From Our Files (Nov. 24, 2021)


November 24, 2021

Nov. 25, 1971

Nearly 600 people showed up to the public hearing concerning the designation of the South Santiam as a Scenic Waterway, forcing the meeting to be moved to the junior high school gym.

Sweet Home area residents joined together to fight off the “intruders” from Corvallis and Eugene who spoke out strongly in favor of saving the river in its “natural state for future generations.”

Local residents based their arguments against the proposal on economics, while proponents based their arguments on aesthetics. Logging industries said the proposal would handicap their operations, while others said the proposal could put a stop to the construction of Cascadia Dam.

Some people from Jefferson said the dam is needed to help control floods in that town. Even the chairman of the Santiam Fish and Game Association said the dam would be a “wise use of our natural resources” and help the water quality of the whole system.

In addition to Sierra Club members and other Corvallis residents speaking in favor of the designation, one local resident expressed favor, and one long-haired resident of Cascadia gave the shortest testimony by stating: “I don’t want anybody at Cascadia.”
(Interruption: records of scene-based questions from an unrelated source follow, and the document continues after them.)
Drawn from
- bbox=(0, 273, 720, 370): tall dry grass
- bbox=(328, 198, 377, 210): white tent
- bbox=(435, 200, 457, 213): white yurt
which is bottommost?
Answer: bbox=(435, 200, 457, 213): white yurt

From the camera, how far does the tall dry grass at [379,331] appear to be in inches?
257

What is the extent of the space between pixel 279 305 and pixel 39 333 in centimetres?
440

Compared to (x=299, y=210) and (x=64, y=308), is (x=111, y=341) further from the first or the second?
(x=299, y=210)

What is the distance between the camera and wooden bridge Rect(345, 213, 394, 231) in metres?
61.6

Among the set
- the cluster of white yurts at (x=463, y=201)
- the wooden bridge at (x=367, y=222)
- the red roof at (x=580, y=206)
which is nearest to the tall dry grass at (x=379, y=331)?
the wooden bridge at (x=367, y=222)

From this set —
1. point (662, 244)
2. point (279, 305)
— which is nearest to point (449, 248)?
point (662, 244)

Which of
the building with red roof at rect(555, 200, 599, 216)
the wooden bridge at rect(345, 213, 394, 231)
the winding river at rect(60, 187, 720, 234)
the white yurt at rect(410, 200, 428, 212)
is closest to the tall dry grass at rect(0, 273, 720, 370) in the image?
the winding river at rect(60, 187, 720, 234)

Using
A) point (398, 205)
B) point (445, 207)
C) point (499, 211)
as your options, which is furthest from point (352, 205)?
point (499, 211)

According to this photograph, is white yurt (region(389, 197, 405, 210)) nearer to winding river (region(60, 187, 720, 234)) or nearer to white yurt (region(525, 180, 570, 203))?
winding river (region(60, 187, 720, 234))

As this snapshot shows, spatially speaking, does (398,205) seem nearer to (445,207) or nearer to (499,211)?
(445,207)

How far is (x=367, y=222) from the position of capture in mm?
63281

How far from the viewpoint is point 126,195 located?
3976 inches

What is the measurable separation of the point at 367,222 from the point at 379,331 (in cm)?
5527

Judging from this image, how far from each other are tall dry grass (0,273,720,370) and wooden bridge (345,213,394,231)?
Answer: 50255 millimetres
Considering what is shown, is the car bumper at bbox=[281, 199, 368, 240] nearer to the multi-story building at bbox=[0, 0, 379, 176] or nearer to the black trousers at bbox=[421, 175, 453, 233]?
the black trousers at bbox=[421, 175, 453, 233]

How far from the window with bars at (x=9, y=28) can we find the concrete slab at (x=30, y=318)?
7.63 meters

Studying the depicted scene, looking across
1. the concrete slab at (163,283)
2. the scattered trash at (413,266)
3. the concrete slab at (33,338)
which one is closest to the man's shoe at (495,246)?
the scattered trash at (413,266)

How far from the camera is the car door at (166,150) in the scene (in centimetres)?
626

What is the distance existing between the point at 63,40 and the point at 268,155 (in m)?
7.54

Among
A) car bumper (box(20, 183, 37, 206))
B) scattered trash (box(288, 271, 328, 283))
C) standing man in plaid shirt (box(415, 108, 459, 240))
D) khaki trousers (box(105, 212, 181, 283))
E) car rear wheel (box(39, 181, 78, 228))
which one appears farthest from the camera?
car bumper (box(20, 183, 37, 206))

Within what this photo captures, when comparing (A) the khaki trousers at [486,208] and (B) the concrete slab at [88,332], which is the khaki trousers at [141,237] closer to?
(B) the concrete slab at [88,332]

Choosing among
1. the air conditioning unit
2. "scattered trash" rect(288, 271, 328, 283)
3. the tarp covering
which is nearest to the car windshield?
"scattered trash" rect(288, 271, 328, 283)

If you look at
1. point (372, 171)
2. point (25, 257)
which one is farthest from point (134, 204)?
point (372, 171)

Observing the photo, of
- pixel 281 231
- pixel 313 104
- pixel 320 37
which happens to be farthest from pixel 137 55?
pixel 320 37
Diane Dresler, a 15-year-old 4-H junior leader, won first place in an essay contest sponsored by the Northwest Brown Swiss Dairy Association Inc.

Diane has been a member of the 4-H Lively Livestock Club, led by Eldon Moffat and Jack Wheeler.

Nov. 13, 1996

The city’s proposed $1.9 million tax base failed, leaving Sweet Home officials looking for ways to cut back on spending. The tax base for next year’s budget will be $293,750. Serial levies that end next summer include budgeting for emergency services and the library.

Also hanging heavy over the city is the passage of Measure 47, which rolls property value assessments back to 1994 levels, or 1995 levels minus 10 percent, whichever is less. In order to fund the police department, fire department and library, the city needs to pass a serial levy next spring.

The River of Life Fellowship has spent almost two months now in its new, and first, building.

The Mennonite church, which started as a group of 25 persons meeting in homes for Bible study, has grown to about 120 attending meetings at the Seventh-Day Adventist Church building on Old Holley Road.